━━━━━ PAGINA
TANTO TUONO’ CHE PIOVVE

(L’AVVOCATURA E LA MEDIAZIONE DOPO LA CORTE COSTITUZIONALE)

 

La semplice notizia che la Corte costituzionale ha dichiarato l’illegittimità costituzionale del decreto legislativo 28/2010 per eccesso di delega, ha già scatenato i commentatori. Si leggono proclami come “i cittadini liberi dalla mediazione” ovvero -e d’altra parte -la preoccupazione per i tanti investimenti (di tempo, studio e denaro) che “andrebbero in fumo“.
Anche se si leggono commenti più equilibrati, non c’è dubbio che la (nuova) polarizzazione dello scontro sulla mediazione (in se), è un pericolo gravissimo dal quale dovremmo rifuggire, ma che invece caratterizza stabilmente le ultime stagioni della politica forense.
Ma, andiamo per ordine:
1. La Corte costituzionale poteva forse salvare la norma ma non ha inteso farlo. Questo è sicuramente un segnale politico. A prescindere da quelle che saranno le argomentazioni poste a fondamento della pronuncia, il dato letterale della norma è chiaro: l’art.60 della legge 69/2009 non menziona mai direttamente ed espressamente l’obbligatorietà.
E’ dunque evidente che il primo bocciato è il legislatore delegato, soggetto apparentemente non identificabile, ma che nel caso di specie ha nomi, cognomi e responsabilità politica.
━━━━━━━━━━
━━━━━ VOCI FORNITE
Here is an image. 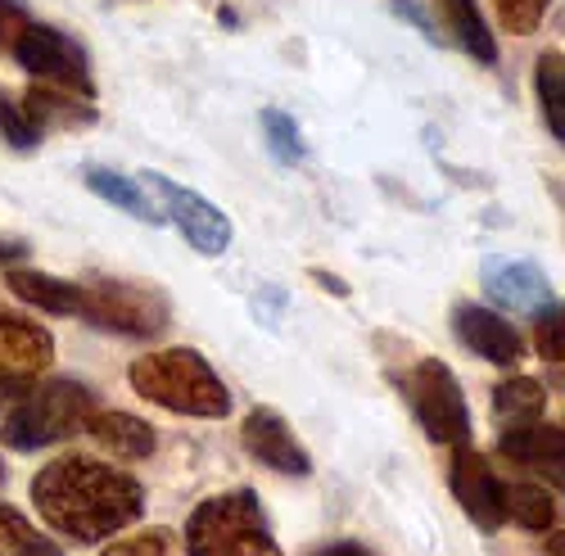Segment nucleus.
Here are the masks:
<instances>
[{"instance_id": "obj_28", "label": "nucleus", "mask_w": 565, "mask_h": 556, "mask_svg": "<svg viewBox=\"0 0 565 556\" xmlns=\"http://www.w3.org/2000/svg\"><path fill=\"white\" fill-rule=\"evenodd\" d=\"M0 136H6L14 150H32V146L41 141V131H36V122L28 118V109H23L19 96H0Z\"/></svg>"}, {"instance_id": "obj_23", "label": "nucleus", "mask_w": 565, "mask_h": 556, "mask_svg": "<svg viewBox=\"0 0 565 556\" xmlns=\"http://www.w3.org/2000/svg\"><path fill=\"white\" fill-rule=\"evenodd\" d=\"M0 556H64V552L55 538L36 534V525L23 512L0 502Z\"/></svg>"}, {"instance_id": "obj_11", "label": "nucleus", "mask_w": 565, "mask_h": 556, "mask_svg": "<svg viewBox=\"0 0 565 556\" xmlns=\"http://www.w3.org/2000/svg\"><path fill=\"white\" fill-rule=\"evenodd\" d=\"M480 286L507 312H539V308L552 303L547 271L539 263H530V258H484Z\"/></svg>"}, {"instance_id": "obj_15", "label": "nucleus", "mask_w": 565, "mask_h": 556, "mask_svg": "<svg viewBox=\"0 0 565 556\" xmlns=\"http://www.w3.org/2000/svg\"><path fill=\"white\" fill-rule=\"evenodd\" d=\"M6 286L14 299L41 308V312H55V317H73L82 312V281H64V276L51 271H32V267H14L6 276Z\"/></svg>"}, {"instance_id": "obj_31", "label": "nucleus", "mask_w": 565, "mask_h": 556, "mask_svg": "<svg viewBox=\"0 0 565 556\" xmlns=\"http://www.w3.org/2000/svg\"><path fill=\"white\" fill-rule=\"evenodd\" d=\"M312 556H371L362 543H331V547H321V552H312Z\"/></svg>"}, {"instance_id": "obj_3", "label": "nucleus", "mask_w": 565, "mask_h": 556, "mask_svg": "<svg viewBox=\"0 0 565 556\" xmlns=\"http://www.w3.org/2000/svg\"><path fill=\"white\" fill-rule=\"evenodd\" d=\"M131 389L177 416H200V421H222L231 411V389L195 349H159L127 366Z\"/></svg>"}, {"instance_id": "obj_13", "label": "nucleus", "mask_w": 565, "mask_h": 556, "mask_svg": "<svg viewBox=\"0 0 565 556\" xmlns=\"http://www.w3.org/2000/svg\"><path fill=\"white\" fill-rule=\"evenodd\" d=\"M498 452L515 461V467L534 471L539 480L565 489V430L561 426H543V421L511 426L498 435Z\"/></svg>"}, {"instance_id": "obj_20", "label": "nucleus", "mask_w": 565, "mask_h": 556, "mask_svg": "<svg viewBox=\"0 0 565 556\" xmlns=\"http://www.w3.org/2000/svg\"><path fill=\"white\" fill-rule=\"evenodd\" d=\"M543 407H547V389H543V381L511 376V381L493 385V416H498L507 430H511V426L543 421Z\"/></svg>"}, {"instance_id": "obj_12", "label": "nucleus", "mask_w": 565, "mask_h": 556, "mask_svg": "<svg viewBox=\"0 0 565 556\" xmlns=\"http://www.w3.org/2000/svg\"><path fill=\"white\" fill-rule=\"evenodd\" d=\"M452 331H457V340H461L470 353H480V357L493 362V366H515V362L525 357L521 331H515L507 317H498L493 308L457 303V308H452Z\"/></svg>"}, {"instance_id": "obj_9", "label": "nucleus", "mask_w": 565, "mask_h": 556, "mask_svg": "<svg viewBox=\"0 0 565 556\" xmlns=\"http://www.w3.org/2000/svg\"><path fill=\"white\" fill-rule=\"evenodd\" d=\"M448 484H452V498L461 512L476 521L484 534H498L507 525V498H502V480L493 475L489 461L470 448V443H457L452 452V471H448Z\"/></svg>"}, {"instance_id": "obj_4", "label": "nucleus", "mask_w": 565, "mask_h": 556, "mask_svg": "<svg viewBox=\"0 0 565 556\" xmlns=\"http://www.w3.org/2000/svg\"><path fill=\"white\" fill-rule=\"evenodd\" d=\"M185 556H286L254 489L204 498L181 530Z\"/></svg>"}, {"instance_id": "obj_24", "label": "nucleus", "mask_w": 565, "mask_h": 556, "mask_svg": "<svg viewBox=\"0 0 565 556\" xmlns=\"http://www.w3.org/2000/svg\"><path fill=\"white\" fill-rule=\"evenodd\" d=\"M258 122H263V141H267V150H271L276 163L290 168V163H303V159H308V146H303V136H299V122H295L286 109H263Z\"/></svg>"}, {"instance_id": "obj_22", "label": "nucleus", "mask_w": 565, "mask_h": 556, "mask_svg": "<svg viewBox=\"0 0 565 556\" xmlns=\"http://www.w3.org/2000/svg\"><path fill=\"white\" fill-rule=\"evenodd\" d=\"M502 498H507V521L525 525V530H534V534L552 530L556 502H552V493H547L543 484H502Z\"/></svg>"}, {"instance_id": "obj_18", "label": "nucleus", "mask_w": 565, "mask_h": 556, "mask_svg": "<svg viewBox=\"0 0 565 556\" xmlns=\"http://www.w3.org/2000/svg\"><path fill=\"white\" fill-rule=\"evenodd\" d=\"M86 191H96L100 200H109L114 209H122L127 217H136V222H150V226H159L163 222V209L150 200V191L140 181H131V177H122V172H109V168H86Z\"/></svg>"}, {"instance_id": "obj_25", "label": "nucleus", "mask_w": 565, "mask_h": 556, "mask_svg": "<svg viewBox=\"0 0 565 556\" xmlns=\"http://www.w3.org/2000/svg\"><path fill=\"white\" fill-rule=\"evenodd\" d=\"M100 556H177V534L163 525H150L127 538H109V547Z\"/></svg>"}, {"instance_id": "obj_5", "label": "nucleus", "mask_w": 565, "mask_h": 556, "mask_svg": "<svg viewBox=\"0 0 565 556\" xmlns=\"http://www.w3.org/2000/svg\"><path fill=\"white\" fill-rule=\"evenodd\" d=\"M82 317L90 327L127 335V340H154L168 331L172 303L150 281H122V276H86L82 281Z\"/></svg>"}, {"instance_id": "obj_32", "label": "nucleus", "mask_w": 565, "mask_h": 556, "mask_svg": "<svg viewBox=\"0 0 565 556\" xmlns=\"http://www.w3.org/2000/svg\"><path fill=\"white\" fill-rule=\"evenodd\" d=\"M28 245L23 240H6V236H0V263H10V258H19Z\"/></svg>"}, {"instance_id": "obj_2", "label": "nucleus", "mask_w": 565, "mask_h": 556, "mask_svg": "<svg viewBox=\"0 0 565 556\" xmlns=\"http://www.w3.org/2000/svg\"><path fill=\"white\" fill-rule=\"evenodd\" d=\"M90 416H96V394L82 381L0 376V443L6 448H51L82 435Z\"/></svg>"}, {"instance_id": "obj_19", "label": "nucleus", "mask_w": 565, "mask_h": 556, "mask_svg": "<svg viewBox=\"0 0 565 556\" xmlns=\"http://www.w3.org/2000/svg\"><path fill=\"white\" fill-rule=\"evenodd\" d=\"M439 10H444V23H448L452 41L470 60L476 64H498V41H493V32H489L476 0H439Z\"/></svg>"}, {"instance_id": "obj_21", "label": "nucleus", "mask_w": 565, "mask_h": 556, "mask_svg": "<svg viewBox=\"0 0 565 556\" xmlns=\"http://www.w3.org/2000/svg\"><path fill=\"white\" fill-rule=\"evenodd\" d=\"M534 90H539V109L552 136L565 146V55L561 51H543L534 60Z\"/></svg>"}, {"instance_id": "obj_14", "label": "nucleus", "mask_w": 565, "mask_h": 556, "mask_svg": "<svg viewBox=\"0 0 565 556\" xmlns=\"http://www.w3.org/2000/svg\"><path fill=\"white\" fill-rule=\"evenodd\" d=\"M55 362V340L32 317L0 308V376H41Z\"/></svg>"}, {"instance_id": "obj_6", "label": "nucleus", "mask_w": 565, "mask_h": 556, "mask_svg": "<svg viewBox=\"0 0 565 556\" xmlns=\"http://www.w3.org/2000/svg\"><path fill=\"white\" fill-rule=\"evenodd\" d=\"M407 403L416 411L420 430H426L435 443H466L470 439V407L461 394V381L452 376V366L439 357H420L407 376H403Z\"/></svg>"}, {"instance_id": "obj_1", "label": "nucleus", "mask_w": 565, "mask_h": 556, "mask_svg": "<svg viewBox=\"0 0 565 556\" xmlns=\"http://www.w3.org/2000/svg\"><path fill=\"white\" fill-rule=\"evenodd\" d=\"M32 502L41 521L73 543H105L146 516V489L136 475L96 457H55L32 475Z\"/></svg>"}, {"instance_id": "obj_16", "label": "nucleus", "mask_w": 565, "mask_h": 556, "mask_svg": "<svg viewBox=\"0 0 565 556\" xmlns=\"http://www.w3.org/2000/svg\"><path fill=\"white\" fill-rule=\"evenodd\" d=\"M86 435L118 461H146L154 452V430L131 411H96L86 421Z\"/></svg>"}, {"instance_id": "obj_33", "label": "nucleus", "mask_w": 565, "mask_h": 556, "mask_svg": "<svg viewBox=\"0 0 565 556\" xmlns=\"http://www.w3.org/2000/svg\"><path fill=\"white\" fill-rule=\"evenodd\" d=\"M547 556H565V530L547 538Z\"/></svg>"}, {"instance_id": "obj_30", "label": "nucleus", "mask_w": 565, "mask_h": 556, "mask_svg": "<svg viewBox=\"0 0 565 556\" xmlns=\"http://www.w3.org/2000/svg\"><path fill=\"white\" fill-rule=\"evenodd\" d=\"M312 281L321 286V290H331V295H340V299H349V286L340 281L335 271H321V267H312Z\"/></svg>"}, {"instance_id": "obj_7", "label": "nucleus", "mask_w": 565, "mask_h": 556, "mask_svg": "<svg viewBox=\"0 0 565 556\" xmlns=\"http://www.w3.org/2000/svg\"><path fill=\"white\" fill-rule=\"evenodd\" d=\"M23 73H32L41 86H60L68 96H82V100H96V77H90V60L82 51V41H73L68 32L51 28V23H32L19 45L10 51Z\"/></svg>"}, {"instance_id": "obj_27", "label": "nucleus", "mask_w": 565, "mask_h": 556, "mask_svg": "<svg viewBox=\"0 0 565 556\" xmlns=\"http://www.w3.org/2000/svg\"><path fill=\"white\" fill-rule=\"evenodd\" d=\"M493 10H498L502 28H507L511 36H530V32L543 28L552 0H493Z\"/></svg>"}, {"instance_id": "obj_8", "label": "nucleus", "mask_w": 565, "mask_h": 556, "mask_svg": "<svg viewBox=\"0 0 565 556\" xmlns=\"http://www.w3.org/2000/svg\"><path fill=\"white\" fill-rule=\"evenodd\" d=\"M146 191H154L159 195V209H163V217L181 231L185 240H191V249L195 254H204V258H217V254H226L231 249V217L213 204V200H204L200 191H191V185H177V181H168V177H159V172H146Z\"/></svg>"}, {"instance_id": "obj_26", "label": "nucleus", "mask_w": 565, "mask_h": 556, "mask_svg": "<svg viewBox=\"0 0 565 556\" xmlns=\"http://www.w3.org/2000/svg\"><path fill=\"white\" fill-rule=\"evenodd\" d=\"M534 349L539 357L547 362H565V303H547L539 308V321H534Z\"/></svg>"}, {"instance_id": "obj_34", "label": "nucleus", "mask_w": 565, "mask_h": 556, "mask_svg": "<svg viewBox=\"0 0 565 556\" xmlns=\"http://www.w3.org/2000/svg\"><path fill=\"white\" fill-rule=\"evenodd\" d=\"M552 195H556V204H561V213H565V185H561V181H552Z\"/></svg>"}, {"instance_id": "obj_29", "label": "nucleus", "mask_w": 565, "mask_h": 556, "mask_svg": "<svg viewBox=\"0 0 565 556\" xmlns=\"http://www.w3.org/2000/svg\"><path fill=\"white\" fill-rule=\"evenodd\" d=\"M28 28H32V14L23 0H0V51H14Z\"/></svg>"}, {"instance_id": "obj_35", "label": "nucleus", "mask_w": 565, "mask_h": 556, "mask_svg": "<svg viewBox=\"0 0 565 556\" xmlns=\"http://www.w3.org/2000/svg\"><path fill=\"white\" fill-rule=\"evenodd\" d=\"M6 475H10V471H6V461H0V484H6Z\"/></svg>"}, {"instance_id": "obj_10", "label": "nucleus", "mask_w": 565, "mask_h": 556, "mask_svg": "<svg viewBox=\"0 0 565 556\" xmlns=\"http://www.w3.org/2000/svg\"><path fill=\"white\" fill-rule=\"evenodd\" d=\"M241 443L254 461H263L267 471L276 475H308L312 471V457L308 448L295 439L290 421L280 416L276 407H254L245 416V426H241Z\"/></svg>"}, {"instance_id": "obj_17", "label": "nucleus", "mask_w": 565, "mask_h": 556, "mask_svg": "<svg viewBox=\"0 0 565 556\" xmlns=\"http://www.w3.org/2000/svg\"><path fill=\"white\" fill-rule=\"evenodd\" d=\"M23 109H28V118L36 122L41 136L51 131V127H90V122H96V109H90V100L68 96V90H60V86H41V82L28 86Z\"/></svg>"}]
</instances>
━━━━━━━━━━
Nel testo sulla mediazione, quali tipi di investimento si teme che "andrebbero in fumo"? Elencali tutti.

Tempo, studio e denaro.